╭─ Excerpted data

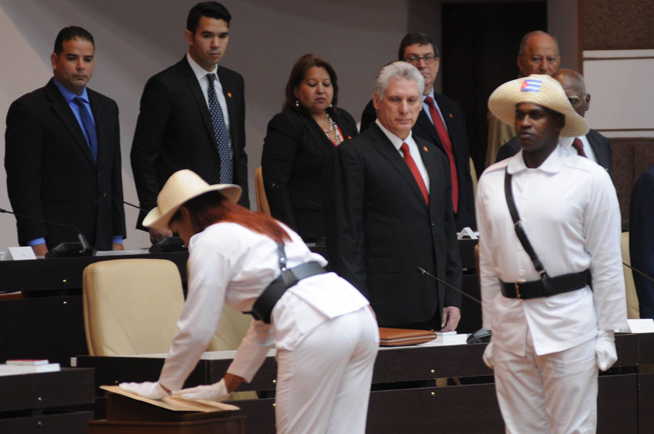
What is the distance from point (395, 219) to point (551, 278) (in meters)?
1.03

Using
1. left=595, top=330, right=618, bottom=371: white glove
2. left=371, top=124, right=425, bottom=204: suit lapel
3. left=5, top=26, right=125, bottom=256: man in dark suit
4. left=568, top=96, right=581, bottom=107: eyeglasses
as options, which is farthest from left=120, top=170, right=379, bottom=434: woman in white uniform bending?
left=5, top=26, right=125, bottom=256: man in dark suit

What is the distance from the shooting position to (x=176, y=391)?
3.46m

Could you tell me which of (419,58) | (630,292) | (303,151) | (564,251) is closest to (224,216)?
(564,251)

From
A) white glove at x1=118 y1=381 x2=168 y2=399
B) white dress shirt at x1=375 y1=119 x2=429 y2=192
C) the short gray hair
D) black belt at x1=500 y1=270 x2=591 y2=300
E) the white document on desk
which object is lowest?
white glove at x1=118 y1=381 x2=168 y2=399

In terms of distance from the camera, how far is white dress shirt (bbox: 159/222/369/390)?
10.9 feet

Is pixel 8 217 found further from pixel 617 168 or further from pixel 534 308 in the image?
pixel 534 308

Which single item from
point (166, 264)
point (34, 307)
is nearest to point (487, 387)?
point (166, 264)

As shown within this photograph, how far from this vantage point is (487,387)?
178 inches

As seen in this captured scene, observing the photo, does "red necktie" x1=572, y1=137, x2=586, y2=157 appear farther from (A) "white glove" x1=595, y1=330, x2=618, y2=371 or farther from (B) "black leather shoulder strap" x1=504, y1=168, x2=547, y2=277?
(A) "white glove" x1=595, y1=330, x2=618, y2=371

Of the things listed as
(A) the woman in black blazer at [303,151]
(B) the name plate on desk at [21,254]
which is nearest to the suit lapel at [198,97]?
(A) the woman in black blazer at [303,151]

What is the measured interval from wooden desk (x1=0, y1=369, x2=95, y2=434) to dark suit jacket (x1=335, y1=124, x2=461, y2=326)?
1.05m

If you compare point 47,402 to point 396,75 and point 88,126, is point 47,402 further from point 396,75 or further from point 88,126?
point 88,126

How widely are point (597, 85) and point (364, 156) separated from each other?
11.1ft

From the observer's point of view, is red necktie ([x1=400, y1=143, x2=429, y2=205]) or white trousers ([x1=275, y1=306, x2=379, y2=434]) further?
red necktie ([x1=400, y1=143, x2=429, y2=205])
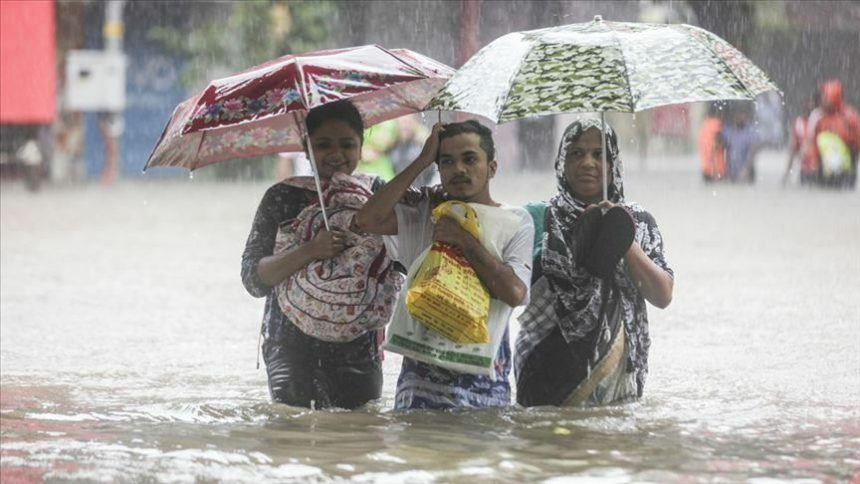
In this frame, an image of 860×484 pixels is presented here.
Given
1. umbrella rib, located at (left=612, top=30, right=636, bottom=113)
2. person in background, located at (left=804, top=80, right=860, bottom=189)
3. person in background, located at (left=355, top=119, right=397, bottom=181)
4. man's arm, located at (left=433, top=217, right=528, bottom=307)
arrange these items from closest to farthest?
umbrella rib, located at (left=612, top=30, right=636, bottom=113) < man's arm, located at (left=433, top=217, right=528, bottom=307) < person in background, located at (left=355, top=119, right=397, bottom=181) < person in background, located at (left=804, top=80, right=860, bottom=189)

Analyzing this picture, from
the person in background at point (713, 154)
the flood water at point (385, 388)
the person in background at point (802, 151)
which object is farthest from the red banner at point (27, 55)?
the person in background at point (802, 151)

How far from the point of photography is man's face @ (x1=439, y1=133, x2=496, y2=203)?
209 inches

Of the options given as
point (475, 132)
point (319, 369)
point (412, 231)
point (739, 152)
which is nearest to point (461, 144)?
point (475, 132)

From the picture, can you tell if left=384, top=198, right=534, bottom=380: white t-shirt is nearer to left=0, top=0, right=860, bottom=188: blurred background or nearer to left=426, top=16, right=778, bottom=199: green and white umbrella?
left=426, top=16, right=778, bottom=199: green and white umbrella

╰─
╭─ Excerpted data

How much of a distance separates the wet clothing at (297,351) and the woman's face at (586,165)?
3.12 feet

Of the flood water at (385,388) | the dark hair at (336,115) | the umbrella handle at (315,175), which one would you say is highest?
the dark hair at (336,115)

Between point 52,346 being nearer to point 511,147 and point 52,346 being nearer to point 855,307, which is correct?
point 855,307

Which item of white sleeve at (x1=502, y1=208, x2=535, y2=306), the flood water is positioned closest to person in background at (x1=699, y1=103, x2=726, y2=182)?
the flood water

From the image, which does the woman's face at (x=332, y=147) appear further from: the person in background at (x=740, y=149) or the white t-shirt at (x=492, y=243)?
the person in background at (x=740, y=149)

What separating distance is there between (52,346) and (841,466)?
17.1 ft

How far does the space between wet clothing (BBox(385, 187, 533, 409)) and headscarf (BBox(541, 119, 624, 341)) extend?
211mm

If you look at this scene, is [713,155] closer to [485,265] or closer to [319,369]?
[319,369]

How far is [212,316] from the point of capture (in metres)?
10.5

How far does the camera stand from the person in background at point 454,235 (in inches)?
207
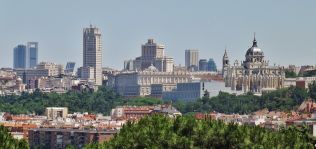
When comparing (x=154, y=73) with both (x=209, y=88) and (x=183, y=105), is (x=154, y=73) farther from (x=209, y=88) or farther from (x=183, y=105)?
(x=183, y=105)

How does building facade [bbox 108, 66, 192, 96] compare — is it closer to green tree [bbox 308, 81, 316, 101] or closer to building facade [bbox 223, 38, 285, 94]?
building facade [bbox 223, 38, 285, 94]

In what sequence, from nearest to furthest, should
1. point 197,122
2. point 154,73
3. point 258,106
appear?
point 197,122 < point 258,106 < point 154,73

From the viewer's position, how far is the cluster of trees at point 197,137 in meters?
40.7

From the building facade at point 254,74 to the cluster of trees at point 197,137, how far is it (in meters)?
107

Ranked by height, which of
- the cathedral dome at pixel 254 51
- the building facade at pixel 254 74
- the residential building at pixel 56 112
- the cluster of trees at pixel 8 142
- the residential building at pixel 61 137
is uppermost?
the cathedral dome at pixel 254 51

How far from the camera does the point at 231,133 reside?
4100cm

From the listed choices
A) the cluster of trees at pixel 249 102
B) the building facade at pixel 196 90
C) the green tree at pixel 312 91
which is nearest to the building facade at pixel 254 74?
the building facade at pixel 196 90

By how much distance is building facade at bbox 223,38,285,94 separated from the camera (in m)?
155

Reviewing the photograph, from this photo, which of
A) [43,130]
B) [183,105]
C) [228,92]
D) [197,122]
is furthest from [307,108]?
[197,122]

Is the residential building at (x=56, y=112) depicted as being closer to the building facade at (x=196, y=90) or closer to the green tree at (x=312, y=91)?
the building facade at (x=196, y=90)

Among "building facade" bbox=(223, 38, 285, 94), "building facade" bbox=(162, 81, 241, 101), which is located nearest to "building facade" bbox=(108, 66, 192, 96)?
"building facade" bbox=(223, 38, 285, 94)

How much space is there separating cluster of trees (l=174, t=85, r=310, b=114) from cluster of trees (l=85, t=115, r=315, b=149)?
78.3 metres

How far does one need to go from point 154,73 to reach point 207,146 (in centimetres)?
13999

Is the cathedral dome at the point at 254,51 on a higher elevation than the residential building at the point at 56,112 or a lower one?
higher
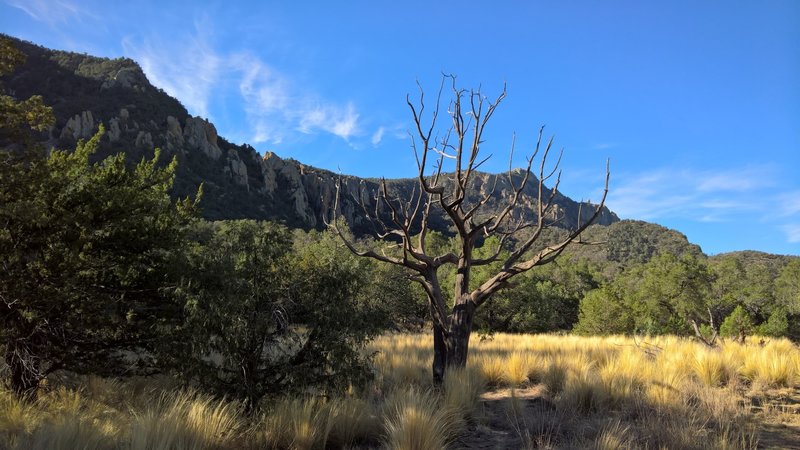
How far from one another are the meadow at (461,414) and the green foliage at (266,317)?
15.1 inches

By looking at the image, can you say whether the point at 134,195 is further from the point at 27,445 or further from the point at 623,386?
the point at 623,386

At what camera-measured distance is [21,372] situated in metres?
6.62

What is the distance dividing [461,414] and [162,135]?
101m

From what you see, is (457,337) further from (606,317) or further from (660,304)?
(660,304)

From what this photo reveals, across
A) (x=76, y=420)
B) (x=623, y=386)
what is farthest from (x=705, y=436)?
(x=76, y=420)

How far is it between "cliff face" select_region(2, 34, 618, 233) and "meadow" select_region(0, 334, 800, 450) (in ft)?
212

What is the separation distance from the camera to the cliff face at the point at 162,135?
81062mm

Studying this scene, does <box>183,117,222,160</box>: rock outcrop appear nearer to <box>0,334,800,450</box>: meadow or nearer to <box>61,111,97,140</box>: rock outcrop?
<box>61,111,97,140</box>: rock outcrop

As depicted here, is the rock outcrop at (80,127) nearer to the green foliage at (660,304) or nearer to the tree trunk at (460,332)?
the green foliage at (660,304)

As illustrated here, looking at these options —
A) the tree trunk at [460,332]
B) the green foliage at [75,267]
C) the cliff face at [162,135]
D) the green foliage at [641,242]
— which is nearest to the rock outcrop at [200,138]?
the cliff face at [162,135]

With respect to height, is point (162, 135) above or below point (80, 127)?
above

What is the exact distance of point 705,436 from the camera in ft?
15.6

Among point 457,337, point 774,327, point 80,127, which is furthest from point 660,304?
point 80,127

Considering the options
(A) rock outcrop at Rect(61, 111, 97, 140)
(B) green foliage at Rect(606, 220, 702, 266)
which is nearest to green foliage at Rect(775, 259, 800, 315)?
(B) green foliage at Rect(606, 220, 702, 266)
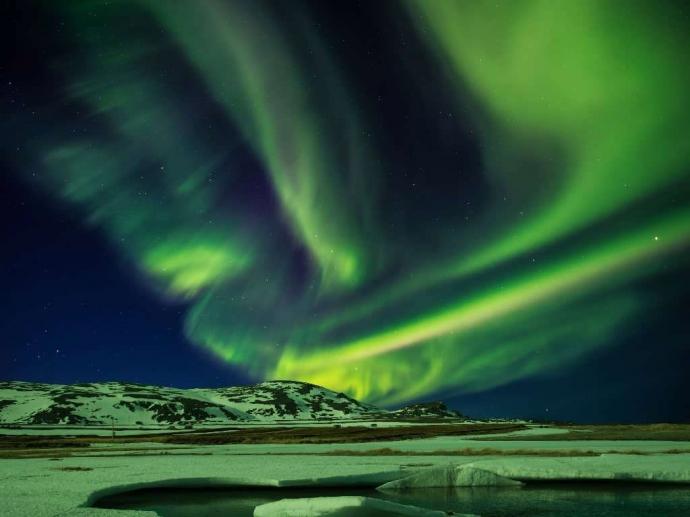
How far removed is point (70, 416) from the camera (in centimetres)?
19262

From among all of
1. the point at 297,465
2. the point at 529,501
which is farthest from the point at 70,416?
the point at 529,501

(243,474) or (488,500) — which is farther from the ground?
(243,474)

╰─

Request -> Turn the stretch of records from the line containing "Is the cathedral" through the line containing "15.1 inches" into a numbered list, skipping blank lines. Leave the pictures out.

The reply ->
1. Is the cathedral dome at the point at 254,51 on a higher elevation than the residential building at the point at 56,112 or a lower one?
2. higher
3. How far from one another are the meadow at (461,414) and the green foliage at (266,317)?
4. 15.1 inches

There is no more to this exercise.